Kandler stopped talking for a moment.

“What happened then?” Sallah asked.

“No one knows for sure. The battle raged on for three days, and at the dawn of the third day, everyone died. Whatever happened, it probably didn’t start here. We’re almost on the edge of the Mournland. Most people think something horrible happened in the Cyran capital. Some figure the princess made a bad, desperate deal with the Dark Six, maybe just the Devourer, and it finally came time to feed the beast. Others guess that one of the other countries involved in the war caused it, but they all deny it. If they did, they probably didn’t get what they wanted out of it. The creation of the Mournland ripped the heart out of Old Galifar. Most of the smarter people I’ve met-wizards, mostly-think it wasn’t any of that. They have this theory about different ‘planes of existence’ that orbit our world, waxing and waning with respect to us like the moons. They think the planes aligned in a once-in-forever kind of event that broke down the space between us and those places.”

“What do you believe?” Sallah asked.

Kandler grimaced as the hunters trotted the last few yards toward the broken monument. “I look out there,” he said, “and I sometimes think that if any part of the world looks more like Dolurrh I’ve never seen it.”

The justicar dismounted and walked up to the monument. The others did the same and joined him. The river gurgled a stone’s throw away. Kandler knelt next to the toppled part of the obelisk and closed his eyes. Deothen put a hand on his shoulder.

“You surprise me,” the elder knight said. “I didn’t think you were a believer.”

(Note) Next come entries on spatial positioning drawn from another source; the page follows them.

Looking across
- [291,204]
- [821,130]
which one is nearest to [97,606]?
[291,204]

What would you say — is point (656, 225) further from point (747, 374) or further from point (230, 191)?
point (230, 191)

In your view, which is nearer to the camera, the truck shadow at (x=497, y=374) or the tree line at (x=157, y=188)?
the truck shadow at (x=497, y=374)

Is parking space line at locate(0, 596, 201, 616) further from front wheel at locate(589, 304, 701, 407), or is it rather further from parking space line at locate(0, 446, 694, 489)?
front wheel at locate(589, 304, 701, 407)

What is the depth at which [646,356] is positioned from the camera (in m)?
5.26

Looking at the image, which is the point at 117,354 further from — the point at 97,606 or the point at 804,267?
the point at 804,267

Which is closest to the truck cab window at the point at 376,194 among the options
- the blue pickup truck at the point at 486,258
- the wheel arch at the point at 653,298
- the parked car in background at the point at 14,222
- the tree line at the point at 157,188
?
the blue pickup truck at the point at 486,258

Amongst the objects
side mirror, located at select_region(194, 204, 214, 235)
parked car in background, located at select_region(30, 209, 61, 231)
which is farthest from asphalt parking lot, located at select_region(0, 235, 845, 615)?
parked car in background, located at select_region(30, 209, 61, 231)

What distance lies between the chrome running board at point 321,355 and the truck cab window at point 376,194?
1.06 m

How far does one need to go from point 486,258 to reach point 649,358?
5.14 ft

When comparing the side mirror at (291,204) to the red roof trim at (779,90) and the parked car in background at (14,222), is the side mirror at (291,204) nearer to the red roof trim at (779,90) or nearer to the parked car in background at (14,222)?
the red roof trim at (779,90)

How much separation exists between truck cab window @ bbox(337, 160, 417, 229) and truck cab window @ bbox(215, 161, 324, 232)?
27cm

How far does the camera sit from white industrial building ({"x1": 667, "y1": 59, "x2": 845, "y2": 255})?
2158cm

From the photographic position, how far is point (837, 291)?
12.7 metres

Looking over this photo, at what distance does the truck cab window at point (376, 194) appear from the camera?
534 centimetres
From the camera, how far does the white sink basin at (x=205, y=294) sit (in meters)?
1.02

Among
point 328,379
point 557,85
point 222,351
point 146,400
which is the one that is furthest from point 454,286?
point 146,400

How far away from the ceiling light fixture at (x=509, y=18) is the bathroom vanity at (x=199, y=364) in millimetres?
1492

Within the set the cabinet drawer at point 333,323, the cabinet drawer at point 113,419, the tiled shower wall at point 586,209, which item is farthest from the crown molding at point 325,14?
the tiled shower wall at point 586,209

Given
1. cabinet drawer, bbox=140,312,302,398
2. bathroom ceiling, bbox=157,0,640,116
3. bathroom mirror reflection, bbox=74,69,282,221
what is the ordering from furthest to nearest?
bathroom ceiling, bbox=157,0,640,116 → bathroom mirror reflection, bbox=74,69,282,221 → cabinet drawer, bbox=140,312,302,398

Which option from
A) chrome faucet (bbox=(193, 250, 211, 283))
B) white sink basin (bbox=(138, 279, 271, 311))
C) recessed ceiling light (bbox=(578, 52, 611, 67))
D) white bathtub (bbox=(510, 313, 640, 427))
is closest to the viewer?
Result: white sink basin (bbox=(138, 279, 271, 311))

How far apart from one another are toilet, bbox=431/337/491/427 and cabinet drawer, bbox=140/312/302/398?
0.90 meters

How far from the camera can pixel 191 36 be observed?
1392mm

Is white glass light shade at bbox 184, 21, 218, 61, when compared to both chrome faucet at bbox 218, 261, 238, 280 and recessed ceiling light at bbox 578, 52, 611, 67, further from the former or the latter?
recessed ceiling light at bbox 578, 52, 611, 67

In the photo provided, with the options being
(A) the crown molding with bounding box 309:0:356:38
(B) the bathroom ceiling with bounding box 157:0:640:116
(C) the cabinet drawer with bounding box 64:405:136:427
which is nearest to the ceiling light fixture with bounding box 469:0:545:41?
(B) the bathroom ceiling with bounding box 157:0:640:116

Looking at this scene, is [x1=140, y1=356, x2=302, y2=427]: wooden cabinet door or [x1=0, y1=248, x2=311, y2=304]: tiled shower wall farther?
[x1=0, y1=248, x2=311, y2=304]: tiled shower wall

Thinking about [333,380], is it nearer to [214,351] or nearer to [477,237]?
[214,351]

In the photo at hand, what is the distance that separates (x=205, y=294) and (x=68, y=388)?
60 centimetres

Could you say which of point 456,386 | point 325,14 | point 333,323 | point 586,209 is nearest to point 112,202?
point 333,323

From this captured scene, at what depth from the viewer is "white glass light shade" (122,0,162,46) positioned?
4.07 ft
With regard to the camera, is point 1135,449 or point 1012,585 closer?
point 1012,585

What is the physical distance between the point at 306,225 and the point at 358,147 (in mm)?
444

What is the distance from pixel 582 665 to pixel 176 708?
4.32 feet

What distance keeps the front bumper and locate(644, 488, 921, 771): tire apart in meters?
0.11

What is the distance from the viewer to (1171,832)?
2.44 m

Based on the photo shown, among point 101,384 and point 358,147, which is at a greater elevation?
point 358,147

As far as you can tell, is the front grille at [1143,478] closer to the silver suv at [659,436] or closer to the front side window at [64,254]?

Kandler brushed the man’s hand away and stood up. “I’m not,” he said. His eyes burned red with suppressed grief, but his face remained grim. “Before we put up the monument, some of us searched the battlefield for our friends.”

Kandler strode over to the wider end of the stone and knelt down to examine the break. “I buried my wife here,” he said.

Sallah gasped. “Here, among all this death? Why did you not take her from this place and give her a proper burial?”

Kandler shook his head. “This is the way she would have wanted it. Out there… that’s not her homeland. For better or for worse, right where we’re standing, this is Cyre.” Kandler bit the side of his thumb until the urge to weep went away. “This was her home. She belongs here. Someday, maybe it will belong to her again.”